The 3-2 decision both overturns a lower court decision to dismiss the case and puts aside a 1985 state Supreme Court court decision that upheld a law banning the use of state Medicaid dollars for abortion, except in cases of rape, incest or to save the life of the mother.

The high court's majority said Monday that prior court decisions did not fully consider the breadth of state constitutional protections against discrimination.

The lawsuit, brought by Planned Parenthood and other operators of abortion clinics, said the 1982 law unconstitutionally discriminates against poor women.
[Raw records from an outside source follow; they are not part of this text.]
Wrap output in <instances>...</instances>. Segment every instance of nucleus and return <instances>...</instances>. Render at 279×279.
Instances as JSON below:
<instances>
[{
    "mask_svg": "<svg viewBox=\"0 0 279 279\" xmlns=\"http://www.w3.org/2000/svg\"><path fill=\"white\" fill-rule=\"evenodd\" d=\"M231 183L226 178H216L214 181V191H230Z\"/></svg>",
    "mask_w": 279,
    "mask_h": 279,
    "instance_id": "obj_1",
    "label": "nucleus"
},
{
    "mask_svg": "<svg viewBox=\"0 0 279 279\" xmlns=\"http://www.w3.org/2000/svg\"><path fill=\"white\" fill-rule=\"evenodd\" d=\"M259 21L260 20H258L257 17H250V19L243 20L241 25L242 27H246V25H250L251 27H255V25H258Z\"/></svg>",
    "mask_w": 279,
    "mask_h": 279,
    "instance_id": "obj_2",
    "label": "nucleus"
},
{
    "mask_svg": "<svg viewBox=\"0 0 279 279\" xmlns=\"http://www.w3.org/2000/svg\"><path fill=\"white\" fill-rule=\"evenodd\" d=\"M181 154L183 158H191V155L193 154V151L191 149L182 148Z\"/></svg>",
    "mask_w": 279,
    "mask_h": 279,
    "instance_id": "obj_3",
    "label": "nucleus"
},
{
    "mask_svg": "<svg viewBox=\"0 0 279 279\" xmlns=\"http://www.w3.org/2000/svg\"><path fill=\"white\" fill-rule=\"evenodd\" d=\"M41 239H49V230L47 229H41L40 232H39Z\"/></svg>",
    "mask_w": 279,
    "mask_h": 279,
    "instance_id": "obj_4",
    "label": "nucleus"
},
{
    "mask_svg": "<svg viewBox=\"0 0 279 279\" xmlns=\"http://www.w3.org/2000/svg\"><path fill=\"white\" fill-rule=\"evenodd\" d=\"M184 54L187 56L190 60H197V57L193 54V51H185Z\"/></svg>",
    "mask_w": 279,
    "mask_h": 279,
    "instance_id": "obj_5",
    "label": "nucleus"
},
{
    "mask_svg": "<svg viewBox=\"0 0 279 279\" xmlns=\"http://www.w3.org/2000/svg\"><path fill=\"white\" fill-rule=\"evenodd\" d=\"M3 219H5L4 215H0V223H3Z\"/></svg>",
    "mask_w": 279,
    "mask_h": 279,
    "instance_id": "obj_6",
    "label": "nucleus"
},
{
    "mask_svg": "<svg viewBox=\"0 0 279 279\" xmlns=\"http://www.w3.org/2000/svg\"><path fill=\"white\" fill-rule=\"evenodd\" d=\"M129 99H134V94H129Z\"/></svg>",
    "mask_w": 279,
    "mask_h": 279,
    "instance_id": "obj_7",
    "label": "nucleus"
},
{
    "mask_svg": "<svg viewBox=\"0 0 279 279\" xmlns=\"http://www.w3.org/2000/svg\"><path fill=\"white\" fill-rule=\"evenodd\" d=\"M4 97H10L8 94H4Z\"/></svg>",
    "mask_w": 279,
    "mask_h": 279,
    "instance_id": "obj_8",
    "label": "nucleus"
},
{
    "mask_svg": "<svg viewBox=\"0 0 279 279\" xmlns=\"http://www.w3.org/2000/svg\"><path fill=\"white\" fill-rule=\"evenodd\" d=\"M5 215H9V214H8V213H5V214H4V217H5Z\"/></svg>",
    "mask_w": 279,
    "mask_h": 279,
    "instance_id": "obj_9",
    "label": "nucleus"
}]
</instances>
The new ruling does not necessarily find a constitutional right to an abortion in Pennsylvania, where abortion is legal under state law through 23 weeks of pregnancy.

Rather, it turns on the question of whether the state Medicaid law unconstitutionally differentiated between women who want to carry to term and women who want to get an abortion.

The lower-court decision had cited the prior state Supreme Court decision in dismissing the lawsuit.

The majority said the lower court must reconsider whether Medicaid, called Medical Assistance, can legally draw a distinction "between pregnant women on Medical Assistance who would seek to obtain abortions and pregnant women on Medical Assistance who would seek to carry their pregnancies to term."

Women who get an abortion receive no government funding for the reproductive care they seek, while women who carry to term receive full coverage, the majority opinion said.